Markets have been rattled in Europe in recent sessions as the predicted resurgence of worries over sovereign debt issues has come true.
There was a short-lived dose of optimism thanks to the European Central Bank that made good on ECB President Mario Draghi's pledge to do "whatever it takes to preserve the euro," which culminated in the announcement of a bond-purchasing program.
The ECB said it would buy short-term bonds -- emphasis on the word "short" -- from struggling countries, but only if they first applied for aid from the international community, a move that was half carrot and half stick. For what it was worth, it was a gesture that was widely interpreted as meaning the euro is here to stay.
Lest anyone get too comfortable, warnings immediately surfaced about Spanish Prime Minister Mariano Rajoy's reluctance to play the game. For a while it seemed that he wouldn't.
Signals are clearer now. Rajoy has said Spain would apply for help if the country's borrowing costs were "too high for too long," exactly as explained here on numerous occasions.
That mollifying diplomatic Band-Aid was followed by news that austerity budgeting was on the way.
This crisis is, of course, louder in European capitals for those with open windows than it is in the isolated canyons of Wall Street. Droves of shouting demonstrators have taken to the streets in Portugal, Spain and Greece in the past two weeks. Rajoy's new budget, not even fully unveiled, provoked two days of street demonstrations this week in Madrid.
The remainder of the week should be rocky, as well. On Thursday Rajoy is to hand a new budget plan to Parliament and on Friday the government is to release estimates of how much will be needed to restore health to its troubled banking sector.
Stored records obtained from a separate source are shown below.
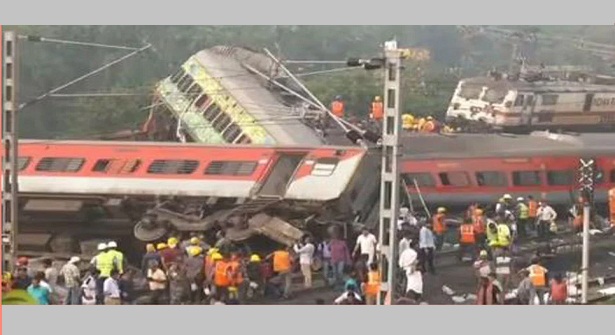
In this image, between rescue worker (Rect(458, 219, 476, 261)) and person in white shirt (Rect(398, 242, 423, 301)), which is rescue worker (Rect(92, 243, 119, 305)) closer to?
person in white shirt (Rect(398, 242, 423, 301))

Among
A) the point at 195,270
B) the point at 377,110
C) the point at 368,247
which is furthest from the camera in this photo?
the point at 195,270

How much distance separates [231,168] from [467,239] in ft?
6.29

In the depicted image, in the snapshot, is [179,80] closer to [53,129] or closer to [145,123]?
[145,123]

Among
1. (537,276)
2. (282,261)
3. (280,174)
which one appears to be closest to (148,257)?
(282,261)

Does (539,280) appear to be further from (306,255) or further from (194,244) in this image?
(194,244)

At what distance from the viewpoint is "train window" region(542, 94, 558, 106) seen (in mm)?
9812

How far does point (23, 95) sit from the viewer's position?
973 cm

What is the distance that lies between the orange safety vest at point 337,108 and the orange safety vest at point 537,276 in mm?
1919

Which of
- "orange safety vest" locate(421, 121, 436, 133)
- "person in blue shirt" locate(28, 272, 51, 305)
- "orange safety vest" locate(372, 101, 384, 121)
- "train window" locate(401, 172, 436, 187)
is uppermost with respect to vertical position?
"orange safety vest" locate(372, 101, 384, 121)

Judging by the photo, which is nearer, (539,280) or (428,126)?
(428,126)

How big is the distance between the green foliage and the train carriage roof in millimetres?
289

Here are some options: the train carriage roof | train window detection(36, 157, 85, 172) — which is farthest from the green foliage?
the train carriage roof

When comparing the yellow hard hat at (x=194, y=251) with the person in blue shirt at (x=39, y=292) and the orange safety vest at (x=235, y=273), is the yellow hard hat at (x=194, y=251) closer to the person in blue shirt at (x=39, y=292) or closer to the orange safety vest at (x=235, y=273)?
the orange safety vest at (x=235, y=273)

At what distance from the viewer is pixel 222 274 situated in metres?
9.66
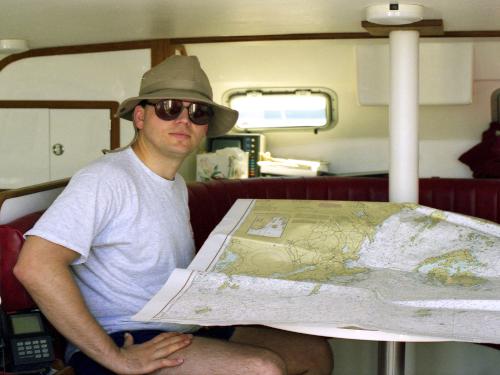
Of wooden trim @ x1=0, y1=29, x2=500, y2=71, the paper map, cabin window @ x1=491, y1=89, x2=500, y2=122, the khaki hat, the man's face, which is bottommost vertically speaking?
the paper map

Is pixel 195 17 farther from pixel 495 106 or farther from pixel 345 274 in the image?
pixel 495 106

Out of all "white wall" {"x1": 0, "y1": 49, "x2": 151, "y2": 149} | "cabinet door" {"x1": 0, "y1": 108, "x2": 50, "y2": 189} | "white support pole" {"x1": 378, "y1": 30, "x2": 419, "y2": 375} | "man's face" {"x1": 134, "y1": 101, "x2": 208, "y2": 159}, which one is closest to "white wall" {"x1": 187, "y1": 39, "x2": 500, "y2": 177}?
"white wall" {"x1": 0, "y1": 49, "x2": 151, "y2": 149}

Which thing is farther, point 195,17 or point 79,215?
point 195,17

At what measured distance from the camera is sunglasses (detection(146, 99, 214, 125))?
290 centimetres

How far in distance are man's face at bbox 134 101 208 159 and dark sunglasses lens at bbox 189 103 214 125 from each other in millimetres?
14

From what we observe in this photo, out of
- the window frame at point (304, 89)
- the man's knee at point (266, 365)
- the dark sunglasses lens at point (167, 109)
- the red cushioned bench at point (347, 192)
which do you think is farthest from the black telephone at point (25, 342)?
the window frame at point (304, 89)

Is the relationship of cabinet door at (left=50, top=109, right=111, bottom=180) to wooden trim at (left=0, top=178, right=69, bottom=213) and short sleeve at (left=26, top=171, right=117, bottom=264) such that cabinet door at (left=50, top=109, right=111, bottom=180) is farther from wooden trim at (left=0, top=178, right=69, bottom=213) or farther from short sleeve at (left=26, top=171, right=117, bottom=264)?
short sleeve at (left=26, top=171, right=117, bottom=264)

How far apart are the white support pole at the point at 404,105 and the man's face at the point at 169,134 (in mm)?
1284

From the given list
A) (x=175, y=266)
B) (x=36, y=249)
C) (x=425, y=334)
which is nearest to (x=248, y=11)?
(x=175, y=266)

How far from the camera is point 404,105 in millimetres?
3875

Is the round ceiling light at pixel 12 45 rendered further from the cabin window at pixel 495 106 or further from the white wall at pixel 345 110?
the cabin window at pixel 495 106

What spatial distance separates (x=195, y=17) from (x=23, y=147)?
81.0 inches

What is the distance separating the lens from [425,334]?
2.15 metres

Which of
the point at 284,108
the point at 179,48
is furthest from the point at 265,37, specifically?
the point at 284,108
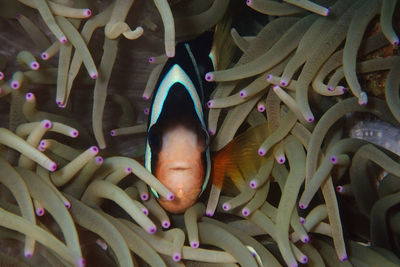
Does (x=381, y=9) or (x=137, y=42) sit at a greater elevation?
(x=381, y=9)

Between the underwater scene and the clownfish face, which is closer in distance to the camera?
the underwater scene

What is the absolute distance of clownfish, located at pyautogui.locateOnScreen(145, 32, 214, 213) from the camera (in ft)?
3.06

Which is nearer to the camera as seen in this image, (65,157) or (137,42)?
(65,157)

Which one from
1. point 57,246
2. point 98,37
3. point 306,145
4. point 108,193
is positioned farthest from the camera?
point 98,37

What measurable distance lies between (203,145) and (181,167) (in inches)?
3.2

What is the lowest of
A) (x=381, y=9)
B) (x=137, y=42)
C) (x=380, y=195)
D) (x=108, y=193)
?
(x=380, y=195)

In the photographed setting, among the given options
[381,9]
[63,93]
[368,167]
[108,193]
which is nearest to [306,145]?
[368,167]

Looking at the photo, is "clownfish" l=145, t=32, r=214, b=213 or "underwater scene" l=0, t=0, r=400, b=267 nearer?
"underwater scene" l=0, t=0, r=400, b=267

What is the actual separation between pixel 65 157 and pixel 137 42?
445mm

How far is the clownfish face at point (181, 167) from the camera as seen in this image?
928 mm

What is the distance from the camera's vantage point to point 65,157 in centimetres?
91

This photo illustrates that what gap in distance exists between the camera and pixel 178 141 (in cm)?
95

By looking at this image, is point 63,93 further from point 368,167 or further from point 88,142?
point 368,167

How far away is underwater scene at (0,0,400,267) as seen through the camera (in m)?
0.81
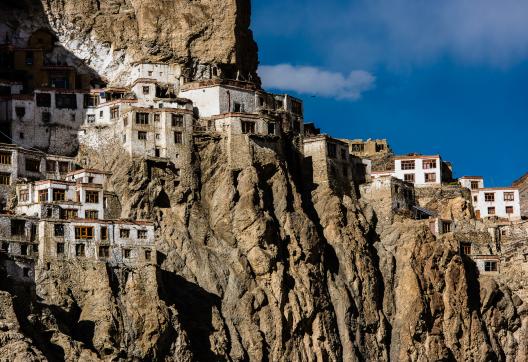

Rajoy's aim is to reduce the country's budget deficit from 9 percent of gross domestic product to 6.3 percent in 2012 and 4.5 percent in 2013, The Wall Street Journal reported after an interview with Rajoy this week.
On the financial side, it is expected that banks in Spain, rocked hard by failing mortgages as the economy turned, will need considerably less than the full $131 billion set aside for Spain by eurozone partners.
As well, Madrid is expected to announce the creation of a "bad bank" that will be a depository for the mortgages that are weighing on bank ledgers.
But the truth is, the hard part is what comes next.
That is to say, when the smoke clears, Spain's unemployment will still be closer to 25 percent than to 5 percent and when the engines of commerce have ground to a halt cutting back on social programs might be necessary, but it is a reaction, not a solution.
Writing off bad loans is relatively easy compared with kick-starting a housing market on a national scale.
That means Spain is quite far from where it needs to be to be a good bet again.
In international markets Thursday, the Nikkei 225 index in Japan added 0.48 percent, while the Shanghai composite index in China gained 2.6 percent. The Hang Seng index in Hong Kong added 1.14 percent, while the Sensex in India fell 0.28 percent.
The S&P/ASX 200 in Australia rose 0.52 percent.
In midday trading in Europe, the FTSE 100 index in Britain climbed 0.36 percent, while the DAX 30 in Germany gained 0.55 percent. The CAC 40 in France rose 0.93 percent, while the Stoxx Europe 600 rose 0.57 percent.